PROBLEM DETAILS: Carry on the biography of Edvard Fliflet Bræin below, picking up right after its final sentence.

PAGE TEXT:
================================
- Born: 23 August 1924 Kristiansund, Norway
- Died: 30 April 1976 (aged 51)
- Occupations: Composer and conductor
- Parent: Edvard Bræin

= Edvard Fliflet Bræin =

Norwegian composer and conductor

Edvard Fliflet Bræin (23 August 1924 - 30 April 1976) was a Norwegian composer and conductor. He is best remembered for the composition Ut mot havet and the opera Anne Pedersdotter.

==Personal life==
Bræin was born in Kristiansund as the son of composer, conductor and organist Edvard Bræin (1887-1957) and his wife Magnhild Fliflet. He married Karen Torjusen in 1946.

==Career==
Bræin studied at the institution Musikkonservatoriet i Oslo from 1942 to 1945, and musical composition with Bjarne Brustad and conducting with Odd Grüner-Hegge. His debut as conductor was in Bergen in 1947, with Musikselskabet Harmoniens orkester. His first compositions were De glade musikanter and Konsertouverture from 1948. He studied composition with Jean Rivier in Paris from 1950 to 1951.

Bræin wrote symphonies, compositions for piano and orchestra, for flute and orchestra, chamber music and operas. His first symphony was finished in 1950, his second in 1954, and his third in 1968. His best-known composition is Ut mot havet from 1964, originally a song melody (with lyrics by Henrik Straumsheim), and later versions include an arrangement for orchestra, a piano version, and several choir versions. He has further composed melodies for songs with lyrics by Einar Skjæraasen, Jakob Sande, Hartvig Kiran and Johan Herman Wessel.
================================
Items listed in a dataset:
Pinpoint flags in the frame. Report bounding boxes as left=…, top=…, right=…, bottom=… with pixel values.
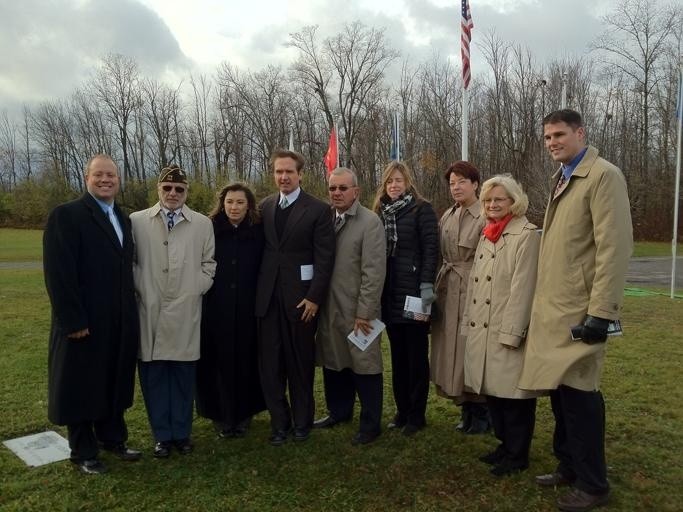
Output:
left=458, top=1, right=473, bottom=91
left=320, top=125, right=341, bottom=181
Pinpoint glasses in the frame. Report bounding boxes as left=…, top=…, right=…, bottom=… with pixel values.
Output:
left=329, top=186, right=356, bottom=191
left=162, top=185, right=185, bottom=194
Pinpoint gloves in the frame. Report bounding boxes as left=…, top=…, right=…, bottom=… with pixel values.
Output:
left=421, top=283, right=437, bottom=313
left=581, top=314, right=609, bottom=344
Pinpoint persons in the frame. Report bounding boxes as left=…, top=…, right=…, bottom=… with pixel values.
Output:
left=197, top=181, right=268, bottom=441
left=373, top=160, right=440, bottom=436
left=38, top=153, right=143, bottom=477
left=253, top=152, right=336, bottom=447
left=462, top=172, right=539, bottom=476
left=125, top=166, right=215, bottom=456
left=427, top=158, right=490, bottom=432
left=517, top=106, right=634, bottom=510
left=314, top=166, right=386, bottom=442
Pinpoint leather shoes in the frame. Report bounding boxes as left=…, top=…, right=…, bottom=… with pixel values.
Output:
left=172, top=439, right=193, bottom=455
left=351, top=429, right=381, bottom=446
left=154, top=440, right=173, bottom=458
left=106, top=444, right=143, bottom=462
left=268, top=428, right=287, bottom=445
left=456, top=410, right=609, bottom=511
left=314, top=415, right=353, bottom=430
left=76, top=459, right=112, bottom=473
left=292, top=429, right=311, bottom=442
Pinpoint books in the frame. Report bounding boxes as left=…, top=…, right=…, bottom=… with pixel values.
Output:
left=569, top=320, right=624, bottom=341
left=347, top=317, right=385, bottom=351
left=401, top=295, right=432, bottom=325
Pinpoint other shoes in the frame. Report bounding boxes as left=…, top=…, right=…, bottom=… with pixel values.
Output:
left=402, top=421, right=419, bottom=437
left=219, top=426, right=248, bottom=437
left=387, top=418, right=405, bottom=430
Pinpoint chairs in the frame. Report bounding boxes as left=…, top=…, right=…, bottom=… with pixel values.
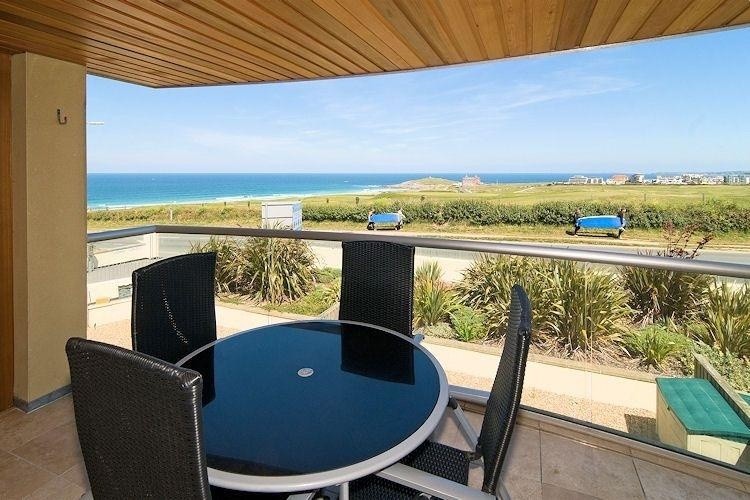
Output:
left=65, top=337, right=323, bottom=500
left=336, top=284, right=532, bottom=500
left=130, top=251, right=217, bottom=365
left=339, top=240, right=425, bottom=343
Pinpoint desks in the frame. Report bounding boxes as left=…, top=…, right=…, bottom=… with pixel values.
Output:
left=172, top=319, right=450, bottom=500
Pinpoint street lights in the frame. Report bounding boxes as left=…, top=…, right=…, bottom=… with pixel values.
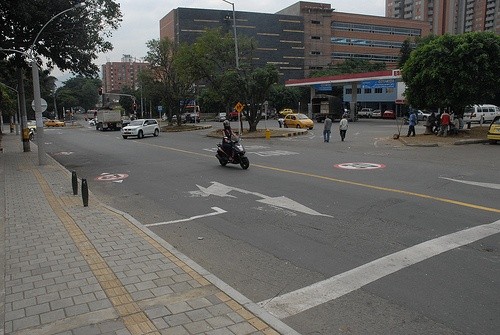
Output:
left=0, top=2, right=87, bottom=166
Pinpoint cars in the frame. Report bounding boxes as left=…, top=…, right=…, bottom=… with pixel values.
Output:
left=172, top=115, right=185, bottom=122
left=186, top=114, right=200, bottom=123
left=279, top=109, right=293, bottom=116
left=121, top=119, right=160, bottom=139
left=383, top=110, right=394, bottom=118
left=372, top=109, right=382, bottom=117
left=227, top=112, right=238, bottom=121
left=215, top=112, right=226, bottom=121
left=282, top=114, right=314, bottom=130
left=27, top=117, right=65, bottom=130
left=487, top=114, right=500, bottom=144
left=87, top=109, right=122, bottom=132
left=417, top=109, right=432, bottom=120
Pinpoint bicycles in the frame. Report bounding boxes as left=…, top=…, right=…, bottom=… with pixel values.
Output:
left=28, top=128, right=38, bottom=141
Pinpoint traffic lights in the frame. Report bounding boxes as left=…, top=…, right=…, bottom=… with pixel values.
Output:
left=134, top=104, right=136, bottom=110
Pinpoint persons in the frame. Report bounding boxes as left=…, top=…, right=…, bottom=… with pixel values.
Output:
left=339, top=115, right=348, bottom=142
left=292, top=116, right=296, bottom=120
left=278, top=118, right=286, bottom=128
left=407, top=112, right=416, bottom=137
left=323, top=115, right=332, bottom=142
left=222, top=119, right=240, bottom=160
left=426, top=108, right=464, bottom=137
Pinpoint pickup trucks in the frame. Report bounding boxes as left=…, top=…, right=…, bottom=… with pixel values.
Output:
left=358, top=108, right=373, bottom=118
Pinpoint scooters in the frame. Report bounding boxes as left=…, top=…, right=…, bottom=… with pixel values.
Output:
left=216, top=135, right=249, bottom=169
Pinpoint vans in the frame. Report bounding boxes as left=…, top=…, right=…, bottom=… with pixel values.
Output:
================================
REPLY TO THE TASK:
He composed two operas. The opera Anne Pedersdotter was first performed at Den Norske Opera in 1971. It has a libretto by Hans Kristiansen based on a play by Hans Wiers-Jenssen, which was inspired by the witch trial in 1590 against Anne Pedersdotter, the widow of priest Absalon Pederssøn Beyer. The comic opera Den Stundesløse, finished in 1975, is based on a comedy by Ludvig Holberg.

==Selected compositions==
- Opera
- Anne Pedersdotter, opera in 4 acts, Op. 18 (1971); libretto by Hans Kristiansen after the play by Hans Wiers-Jensen
- Den Stundesløse (The Fidget), Op. 21 (1975)

- Orchestral
- Concert Overture, Op. 2 (1948)
- Symphony No. 1, Op. 4 (1950)
- Serenade, Op. 5 (1951–1952)
- Adagio for string orchestra, Op. 6 (1953)
- Symphony No.2, Op. 8 (1954)
- Symfonisk forspill (Symphonic Prelude), Op. 11 (1959)
- Largo for string orchestra, Op. 12 (1961)
- Liten Ouverture (Ouverture in Miniature), Op. 14
- Symphony No. 3, Op. 16 (1968)
- Ritmico e melodica, Op. 19 (1971)
- Havljom, Concert Overture, Op. 20 (1973)

- Concertante
- Serenade for viola and orchestra (1947)
- Capriccio for piano and orchestra, Op. 9 (1958)
- Concertino for flute and orchestra, Op. 10

- Chamber music
- The Merry Musicians for clarinet, violin, viola and cello, Op. 1 (1947)
- Divertimento for clarinet, violin, viola and cello, Op. 13 (1962)
- Trio for violin, viola and cello, Op. 15 (1964)

- Piano
- 2 Klaverstykker (2 Piano Pieces)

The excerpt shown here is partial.